Qui contrôlera ces pass ? « En lien avec les personnels des gares, il y a la possibilité de recourir aux forces de l'ordre, et dans les trains aux contrôleurs », a précisé le ministre des transports, Jean-Baptiste Djebbari, sachant que « 500.000 personnes par jour » seraient concernées. Le fait de ne plus avoir à contrôler les 12-17 ans jusqu'au 30 août avant la montée dans les trains devrait alléger un peu la tâche.

« On attend des opérateurs qu'ils trouvent des solutions pour qu'il y ait un maximum de fluidité […] » a déclaré le président de la Fédération nationale des associations d'usagers des transports (Fnaut), Bruno Gazeau, très favorable à un pass sanitaire étendu plutôt qu'aux restrictions de mouvement des confinements.
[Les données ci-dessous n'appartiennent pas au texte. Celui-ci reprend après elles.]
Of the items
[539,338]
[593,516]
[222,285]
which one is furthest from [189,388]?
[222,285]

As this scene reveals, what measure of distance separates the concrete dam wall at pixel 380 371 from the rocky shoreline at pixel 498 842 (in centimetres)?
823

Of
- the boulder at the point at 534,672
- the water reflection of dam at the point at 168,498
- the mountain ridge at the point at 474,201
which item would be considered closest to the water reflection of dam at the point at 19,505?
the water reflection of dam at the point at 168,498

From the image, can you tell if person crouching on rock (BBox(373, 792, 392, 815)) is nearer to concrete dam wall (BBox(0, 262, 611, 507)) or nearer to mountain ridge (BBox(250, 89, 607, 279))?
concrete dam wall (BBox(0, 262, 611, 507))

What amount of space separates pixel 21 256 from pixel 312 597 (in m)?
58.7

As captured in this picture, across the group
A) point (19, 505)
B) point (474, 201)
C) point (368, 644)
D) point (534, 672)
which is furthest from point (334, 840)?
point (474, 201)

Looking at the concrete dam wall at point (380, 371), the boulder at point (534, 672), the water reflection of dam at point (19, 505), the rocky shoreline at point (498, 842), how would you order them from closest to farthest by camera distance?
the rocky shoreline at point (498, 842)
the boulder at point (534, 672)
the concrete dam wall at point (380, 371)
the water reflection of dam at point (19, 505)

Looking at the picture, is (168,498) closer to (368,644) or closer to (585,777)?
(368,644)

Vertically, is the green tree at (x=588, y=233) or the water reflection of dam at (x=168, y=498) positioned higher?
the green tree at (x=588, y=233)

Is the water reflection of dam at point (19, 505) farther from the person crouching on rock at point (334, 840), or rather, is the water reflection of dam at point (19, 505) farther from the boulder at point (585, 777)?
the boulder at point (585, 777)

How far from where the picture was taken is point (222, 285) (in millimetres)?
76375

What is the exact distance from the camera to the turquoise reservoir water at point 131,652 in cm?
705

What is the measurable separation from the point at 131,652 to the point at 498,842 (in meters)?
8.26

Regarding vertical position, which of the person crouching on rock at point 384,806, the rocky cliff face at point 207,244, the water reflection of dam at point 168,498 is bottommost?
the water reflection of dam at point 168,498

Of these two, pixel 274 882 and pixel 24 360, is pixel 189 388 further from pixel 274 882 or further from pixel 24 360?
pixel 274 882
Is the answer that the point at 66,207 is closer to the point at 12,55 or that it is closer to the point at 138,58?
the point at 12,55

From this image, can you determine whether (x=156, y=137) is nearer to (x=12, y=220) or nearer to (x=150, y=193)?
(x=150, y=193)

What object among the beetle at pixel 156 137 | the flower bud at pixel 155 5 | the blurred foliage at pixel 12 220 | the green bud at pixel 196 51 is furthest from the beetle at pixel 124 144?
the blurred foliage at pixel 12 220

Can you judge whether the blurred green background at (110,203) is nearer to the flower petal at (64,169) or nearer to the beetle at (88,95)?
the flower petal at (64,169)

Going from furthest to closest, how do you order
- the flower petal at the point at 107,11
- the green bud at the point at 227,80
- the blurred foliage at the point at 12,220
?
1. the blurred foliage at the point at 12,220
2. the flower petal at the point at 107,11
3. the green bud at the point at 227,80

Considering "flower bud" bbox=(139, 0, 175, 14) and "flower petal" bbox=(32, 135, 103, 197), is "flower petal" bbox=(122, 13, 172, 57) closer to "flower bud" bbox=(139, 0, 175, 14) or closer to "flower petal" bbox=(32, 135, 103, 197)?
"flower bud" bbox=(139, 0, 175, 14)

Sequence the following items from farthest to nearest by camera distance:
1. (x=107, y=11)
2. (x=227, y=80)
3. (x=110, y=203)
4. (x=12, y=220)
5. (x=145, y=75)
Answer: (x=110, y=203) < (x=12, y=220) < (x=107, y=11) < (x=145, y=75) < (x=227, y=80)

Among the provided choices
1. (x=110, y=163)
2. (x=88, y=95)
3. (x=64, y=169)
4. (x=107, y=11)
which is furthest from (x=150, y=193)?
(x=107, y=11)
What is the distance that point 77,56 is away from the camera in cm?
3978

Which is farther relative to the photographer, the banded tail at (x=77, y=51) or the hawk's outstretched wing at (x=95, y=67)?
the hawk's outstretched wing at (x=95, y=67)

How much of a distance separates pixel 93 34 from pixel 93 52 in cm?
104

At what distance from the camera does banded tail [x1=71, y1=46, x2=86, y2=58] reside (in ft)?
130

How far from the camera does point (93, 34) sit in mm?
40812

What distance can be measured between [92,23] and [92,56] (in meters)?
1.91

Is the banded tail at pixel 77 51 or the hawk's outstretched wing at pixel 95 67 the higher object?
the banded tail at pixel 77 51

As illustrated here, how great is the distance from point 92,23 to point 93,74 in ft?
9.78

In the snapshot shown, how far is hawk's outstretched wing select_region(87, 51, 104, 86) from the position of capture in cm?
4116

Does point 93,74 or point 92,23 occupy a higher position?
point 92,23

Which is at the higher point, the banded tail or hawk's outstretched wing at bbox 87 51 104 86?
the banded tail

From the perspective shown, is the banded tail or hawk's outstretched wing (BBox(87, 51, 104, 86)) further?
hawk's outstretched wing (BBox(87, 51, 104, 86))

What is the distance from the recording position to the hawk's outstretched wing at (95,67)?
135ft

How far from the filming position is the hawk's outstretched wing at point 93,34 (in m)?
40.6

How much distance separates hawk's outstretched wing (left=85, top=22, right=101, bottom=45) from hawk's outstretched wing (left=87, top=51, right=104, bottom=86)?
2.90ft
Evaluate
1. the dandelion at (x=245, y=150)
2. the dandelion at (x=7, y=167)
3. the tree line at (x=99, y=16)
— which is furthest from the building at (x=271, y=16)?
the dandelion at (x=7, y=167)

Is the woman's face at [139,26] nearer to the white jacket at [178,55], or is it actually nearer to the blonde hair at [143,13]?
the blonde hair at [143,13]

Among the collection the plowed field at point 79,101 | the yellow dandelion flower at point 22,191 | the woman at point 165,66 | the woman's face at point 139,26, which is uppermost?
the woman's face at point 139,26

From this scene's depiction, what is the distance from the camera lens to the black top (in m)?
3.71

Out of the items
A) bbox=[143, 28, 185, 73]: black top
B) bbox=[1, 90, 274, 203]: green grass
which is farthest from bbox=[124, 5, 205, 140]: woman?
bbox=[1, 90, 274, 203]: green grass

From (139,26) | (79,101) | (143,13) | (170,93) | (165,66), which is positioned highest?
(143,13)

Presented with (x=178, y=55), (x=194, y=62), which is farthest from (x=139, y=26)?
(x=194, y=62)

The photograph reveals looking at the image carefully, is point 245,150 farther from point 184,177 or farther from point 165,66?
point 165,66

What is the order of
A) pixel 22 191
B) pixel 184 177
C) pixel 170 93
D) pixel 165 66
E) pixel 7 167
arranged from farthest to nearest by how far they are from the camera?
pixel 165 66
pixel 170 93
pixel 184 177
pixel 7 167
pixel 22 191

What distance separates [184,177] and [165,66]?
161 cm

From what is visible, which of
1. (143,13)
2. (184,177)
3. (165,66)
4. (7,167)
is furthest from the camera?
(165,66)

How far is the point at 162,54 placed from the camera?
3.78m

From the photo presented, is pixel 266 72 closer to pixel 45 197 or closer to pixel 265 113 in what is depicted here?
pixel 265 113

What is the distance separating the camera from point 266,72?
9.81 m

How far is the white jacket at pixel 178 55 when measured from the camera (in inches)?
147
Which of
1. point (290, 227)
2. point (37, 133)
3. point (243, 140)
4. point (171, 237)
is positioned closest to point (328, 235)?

Côté Flixbus, c'est l'incertitude prédomine aussi. « Nous manquons pour l'instant d'informations concrètes, mais nous ferons tout pour appliquer les nouveaux protocoles sanitaires », indique-t-on chez l'autocariste. Idem pour son concurrent BlaBlaCar. Le pass sanitaire « va permettre aux passagers de nos bus de voyager encore plus sereinement cet été », indique même l'entreprise.

Celui-ci ne devrait en revanche pas concerner son activité de covoiturage. Il s'agit d'un « échange entre particuliers ». Dès lors, les consignes sanitaires déjà en place en voiture - avec port du masque obligatoire et aération régulière du véhicule - restent de mise. Cependant, « nous travaillons sur une fonctionnalité qui permettra aux covoitureurs qui le souhaitent de déclarer qu'ils bénéficient d'un pass sanitaire, afin de rassurer les personnes qui veulent voyager avec eux », poursuit-on chez BlaBlaCar.

Chez Air France, on attend les consignes précises de l'autorité de tutelle, la direction générale de l'aviation civile (DGAC), avant de les décliner. « Cela va a priori concerner les vols domestiques », indique un représentant de la compagnie aérienne. Le secteur aérien est toutefois déjà habitué à gérer les pass sanitaires vers l'étranger, l'outre-mer et la Corse. Les vérifications sont effectuées par les compagnies à l'enregistrement… avec souvent, à la clé, un allongement des files d'attente.